Just distal to these tendons is the flexor retinaculum and the transverse carpal ligament. These structures are vastly important for the correct function of the flexor digitorum muscles. As the flexors of the wrist and fingers track into the wrist and hand they pass underneath both of these structures where they can become adhered to the actual tissue. Think of these structures as bridges that cross of over the tendons, running perpendicular to them. However, with increased tendon usage and potential tendon size, both have the ability to restrict the movement of these tendons and, thus, cause irritation as the tendons move, creating resistance and increased load on the musculature.

Figure 4 – Flexor Retinaculum and Trans. carpal ligament
The same treatment regimen can be applied to all the fingers except the thumb. Trigger thumb is the same as trigger finger except it affects the thumb and its tendon and tendon sheath. Once again, the transverse carpal ligament and the flexor retinaculum would be beneficial in treating this version of the pathology. However, the treatment of flexor pollicis longus would be the muscle involved. As I mentioned before, the focus should be put on the structures that have more effect on the tendons than the tendons themselves.
Flexor Pollicis Longus


By treating the actual musculature of the affected tendons, we have allowed the tendons and the muscles to function in an efficient manner. This should enable the tendons to heal and not continue to have chronic damage happen to them. However, the actual tendons do need to be addressed due to the fact that scar tissue and thickening of the actual tendons has occurred. Unfortunately, it can be difficult to affect tendons due to their make up as I mentioned earlier in the post. This is where patience is needed; both during treatment and for the patient. 

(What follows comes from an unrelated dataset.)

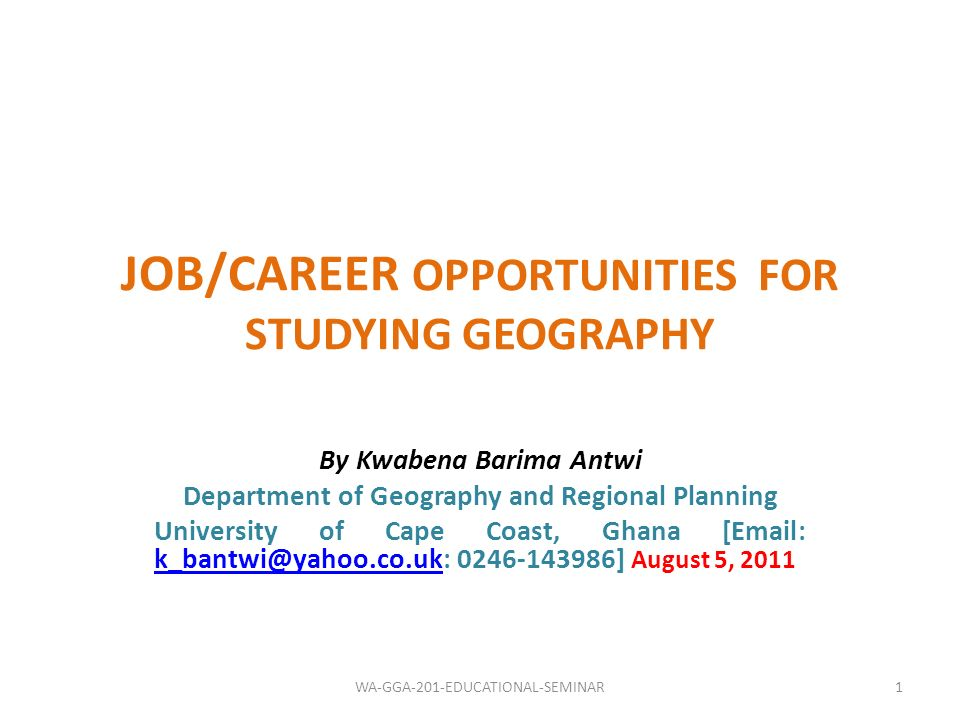 JOB/CAREER OPPORTUNITIES FOR STUDYING GEOGRAPHY By Kwabena Barima Antwi Department of Geography and Regional Planning University of Cape Coast, Ghana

In order to treat the tendon involved, it is important to let time be your friend. Because of the high density of the tissue, any sort of a myofascial stretch, pin and stretch, or even deep stroke needs to be held much longer compared to treating muscle. These “holds” per say can be done for up to a minute to get an effective release. This allows for the tissue to have enough time to react and lengthen properly. If you are attempting to treat tendons using basic relaxing massage strokes, you will not get any effective change.

Cross-fiber friction can also be done. However, I find this to be irritating to a potentially already inflamed area and can cause more harm than good. If no inflammation is present I would not be opposed to this application, but discretion is suggested.

I will also mention Graston Technique as an effective tool for tendon treatment. It is a more aggressive but does release stubborn scar tissue quite well. If massage therapy is not working on a tough case I would certainly not hesitate to refer to a Graston Technique practitioner. 

I think the best tool we as therapists can use when it comes to the treatment of trigger finger, is being proactive. Treatment of trigger finger becomes increasingly harder the longer it is present. In other words, the more times there is injury followed by inflammation and increased thickening of tendons, the harder it is going to be to affect the damaged tissue. This being said, patients need to be educated that treatment will be much easier and results happen much quicker if it is treated early on and not after it has become a limiting problem. Get it early, get it good!